SELECTED EXCERPT:

---

Nevertheless, they eventually sat down to a delicious dinner of pasta arrabiatta and chicken parm from a nearby restaurant. Fr. Wayne pointed out that the next day they discovered the bottle of wine and bottles of beer that had been put in the freezer to chill before the fire and had subsequently exploded.
Fr. Wayne did say that the story entered into his homily on Sunday in which he gave thanks for Fr. Chris’s priesthood because he never would have made it as a chef.
2nd segment: Scot said today we’re continuing the conversation started a few weeks ago on the sacraments of initiation, moving on the sacrament of the Eucharist. Fr. Chris said in May typically we have many First Communions as part of the Easter season. Scot said the Catechism says it completes initiation even though it comes before confirmation. Fr. Chris said when an adult comes into the Church, they receive baptism, confirmation and then communion. He said it’s typically the age of reason, about 7 or 8, that the young person can recognize the beauty and dignity of what they’re receiving. Many adults have lost their imagination, but the children can accept so many images that show the reality.
He said he starts with the multiplication of loaves and fishes. The image reminds us that at the Eucharist every single person is invited to come, believe in him, and be nourished. As he thinks about the need for wicker baskets to collect the extra, it’s a reminder of the overabundance of God’s love. As the Lamb of God, the sinless one becomes an offering for our sins and we can offer him our lives.

---

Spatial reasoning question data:
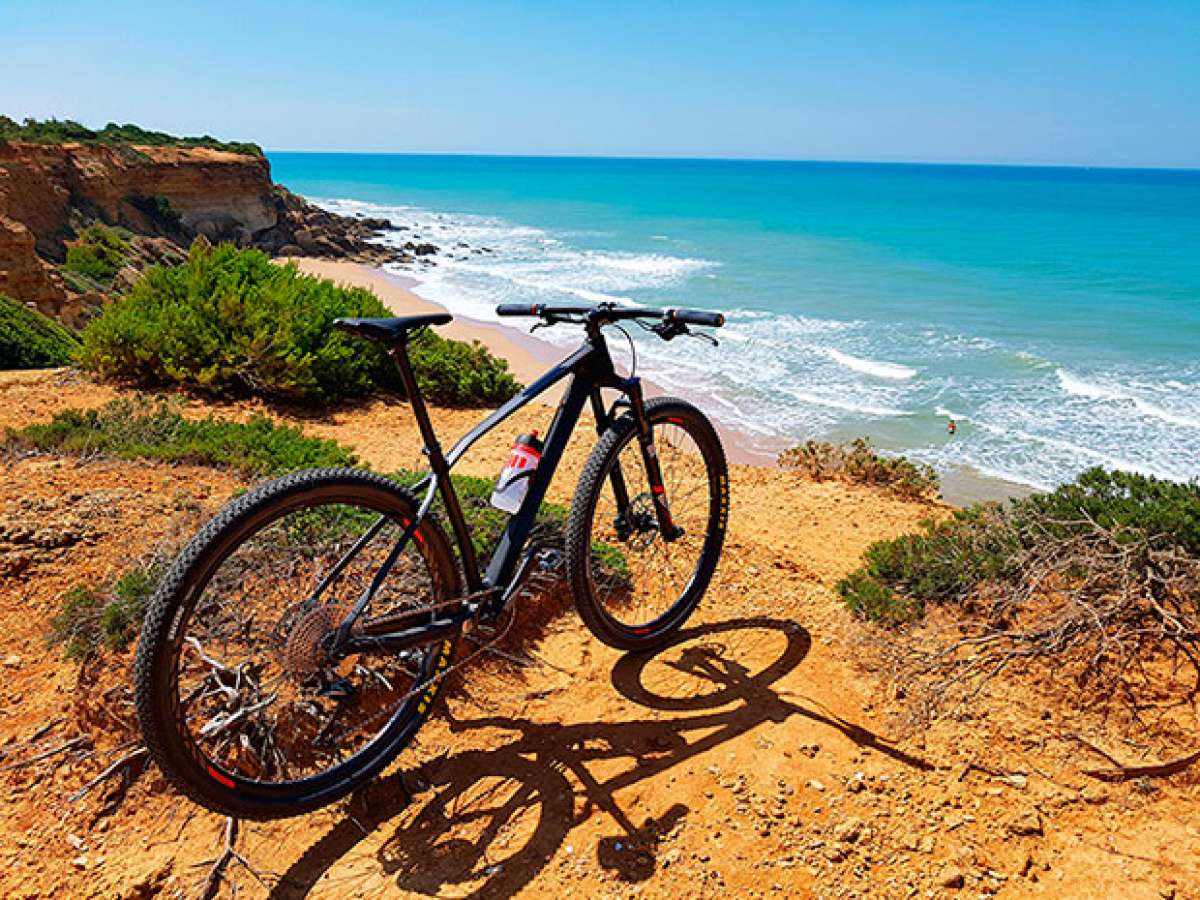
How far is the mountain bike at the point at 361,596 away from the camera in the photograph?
261 centimetres

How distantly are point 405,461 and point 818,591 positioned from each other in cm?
417

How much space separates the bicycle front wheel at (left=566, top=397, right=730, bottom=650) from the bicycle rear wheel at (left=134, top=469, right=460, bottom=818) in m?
0.68

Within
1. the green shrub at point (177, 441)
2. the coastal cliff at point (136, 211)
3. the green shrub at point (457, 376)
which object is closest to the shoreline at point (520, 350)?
the green shrub at point (457, 376)

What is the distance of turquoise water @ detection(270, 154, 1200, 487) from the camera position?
15266mm

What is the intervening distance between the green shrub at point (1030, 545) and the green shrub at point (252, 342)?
5454mm

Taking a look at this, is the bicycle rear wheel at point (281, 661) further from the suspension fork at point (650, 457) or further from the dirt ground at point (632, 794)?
the suspension fork at point (650, 457)

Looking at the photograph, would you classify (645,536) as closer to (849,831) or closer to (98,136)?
(849,831)

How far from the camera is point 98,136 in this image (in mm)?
35344

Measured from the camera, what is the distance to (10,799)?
9.78 ft

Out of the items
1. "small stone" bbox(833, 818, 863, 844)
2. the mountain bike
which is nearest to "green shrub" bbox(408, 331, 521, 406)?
the mountain bike

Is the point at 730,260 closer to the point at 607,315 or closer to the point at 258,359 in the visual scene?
the point at 258,359

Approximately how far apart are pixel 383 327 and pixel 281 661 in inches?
51.4

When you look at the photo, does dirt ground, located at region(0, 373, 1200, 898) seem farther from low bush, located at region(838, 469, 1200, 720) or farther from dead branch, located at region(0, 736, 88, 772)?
low bush, located at region(838, 469, 1200, 720)

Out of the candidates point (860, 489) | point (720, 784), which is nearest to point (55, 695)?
point (720, 784)
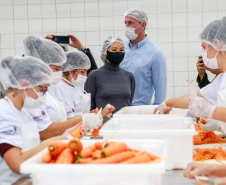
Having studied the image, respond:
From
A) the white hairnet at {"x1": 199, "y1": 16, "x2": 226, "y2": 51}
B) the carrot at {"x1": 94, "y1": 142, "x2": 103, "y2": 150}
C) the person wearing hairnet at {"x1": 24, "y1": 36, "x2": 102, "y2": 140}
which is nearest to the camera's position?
the carrot at {"x1": 94, "y1": 142, "x2": 103, "y2": 150}

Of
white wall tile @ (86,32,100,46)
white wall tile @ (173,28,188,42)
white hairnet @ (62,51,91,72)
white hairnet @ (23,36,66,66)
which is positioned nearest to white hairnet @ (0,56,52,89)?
white hairnet @ (23,36,66,66)

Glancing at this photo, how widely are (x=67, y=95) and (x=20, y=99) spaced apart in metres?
1.11

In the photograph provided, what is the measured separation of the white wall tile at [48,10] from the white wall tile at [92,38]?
673 mm

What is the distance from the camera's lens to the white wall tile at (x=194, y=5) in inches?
193

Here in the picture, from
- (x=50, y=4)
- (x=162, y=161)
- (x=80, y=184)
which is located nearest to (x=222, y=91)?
(x=162, y=161)

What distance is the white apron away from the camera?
1681 mm

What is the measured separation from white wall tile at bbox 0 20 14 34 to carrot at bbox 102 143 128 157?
4.58 meters

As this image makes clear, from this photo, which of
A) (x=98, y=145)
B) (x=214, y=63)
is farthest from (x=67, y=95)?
(x=98, y=145)

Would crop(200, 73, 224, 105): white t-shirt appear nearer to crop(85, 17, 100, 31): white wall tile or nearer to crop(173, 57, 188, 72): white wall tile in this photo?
crop(173, 57, 188, 72): white wall tile

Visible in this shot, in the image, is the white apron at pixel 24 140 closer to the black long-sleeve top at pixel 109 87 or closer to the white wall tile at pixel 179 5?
the black long-sleeve top at pixel 109 87

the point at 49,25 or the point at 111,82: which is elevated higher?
the point at 49,25

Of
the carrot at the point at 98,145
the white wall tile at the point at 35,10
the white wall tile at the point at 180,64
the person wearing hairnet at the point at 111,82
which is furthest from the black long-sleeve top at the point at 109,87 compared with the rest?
the white wall tile at the point at 35,10

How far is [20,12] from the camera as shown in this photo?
16.9 feet

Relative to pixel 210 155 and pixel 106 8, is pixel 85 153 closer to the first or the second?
pixel 210 155
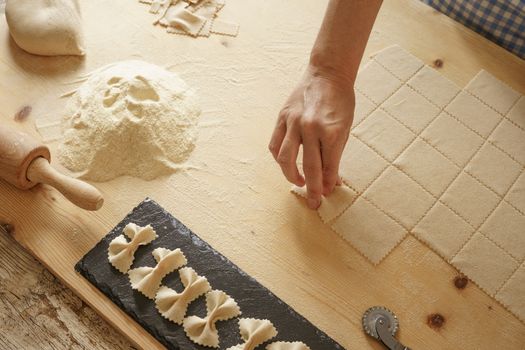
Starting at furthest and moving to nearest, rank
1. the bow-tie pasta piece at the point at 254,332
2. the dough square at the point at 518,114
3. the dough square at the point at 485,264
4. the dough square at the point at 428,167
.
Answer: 1. the dough square at the point at 518,114
2. the dough square at the point at 428,167
3. the dough square at the point at 485,264
4. the bow-tie pasta piece at the point at 254,332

---

GOALS:
a: Repeat the segment summary word for word, beginning at the words "Nevertheless, they eventually" and stopping after "it as a chef.".
b: List every dish and drink that the first paragraph of the segment summary mentions.
c: Resume the segment summary on the Eucharist after its last sentence, in the same style.

TASK ANSWERS:
a:
Nevertheless, they eventually sat down to a delicious dinner of pasta arrabiatta and chicken parm from a nearby restaurant. Fr. Wayne pointed out that the next day they discovered the bottle of wine and bottles of beer that had been put in the freezer to chill before the fire and had subsequently exploded.
Fr. Wayne did say that the story entered into his homily on Sunday in which he gave thanks for Fr. Chris’s priesthood because he never would have made it as a chef.

b: pasta arrabiatta, chicken parm, wine, beer

c:
Fr. Chris said as the Lamb of God, Christ was taking the place of the lambs sacrificed in the temple. Christ becomes atonement for our sins. No longer is the Eucharist is a bloody sacrifice for us. We recall the great sacrifice of the Crucifixion and it is made present for us.
Scot asked why God required a sacrifice of animals. Fr. Chris said it is justice that something needs to be restored. When we sin, there has to be restoration. When someone commits a crime, there has to be restitution and punishment. Sin goes against divine justice. Christ became both the justice and mercy in order that we might be saved.
Scot said we hear that the Eucharist is the source and summit of the Christian life. He asked what it means. Fr. Chris said we can talk about the source by referring to the Vietnamese cardinal Van Thuan who talked about his Communist guard who smuggled in bread and a drop of wine so he could celebrate Mass in the palm of his hand in his cell. He received the living God in that pice of bread and drop of wine. He said that lights run on electricity. Cars run on gasoline. The Christian runs on the Eucharist. In encountering the Eucharist, we encounter Jesus Christ. Mass comes from the word Missa, meaning “sent”. Having receive the Eucharist we are sent into the world. There isn’t dallying when we receive Communion in Mass. The Eucharist is the source of our life. Pope Benedict said the most important word coming out of Vatican II was Communion. We commune with God and we commune with our brothers and sisters.
As a summit, we think of the mountain. The Eucharist is the apex of our prayer. It is God’s abiding presence in the world. Fr. Chris said after Communion, a priest he knows says, “We have received. We have been received.” God takes us into his life and into relationship.
Scot asked about all the names we have for the sacrament. Fr. Chris said we have the names because of the mystery of the Eucharist and we can never fully describe it or comprehend it. The different names for the Eucharist mean there’s such a great mystery that we can’t capture fully what’s going on.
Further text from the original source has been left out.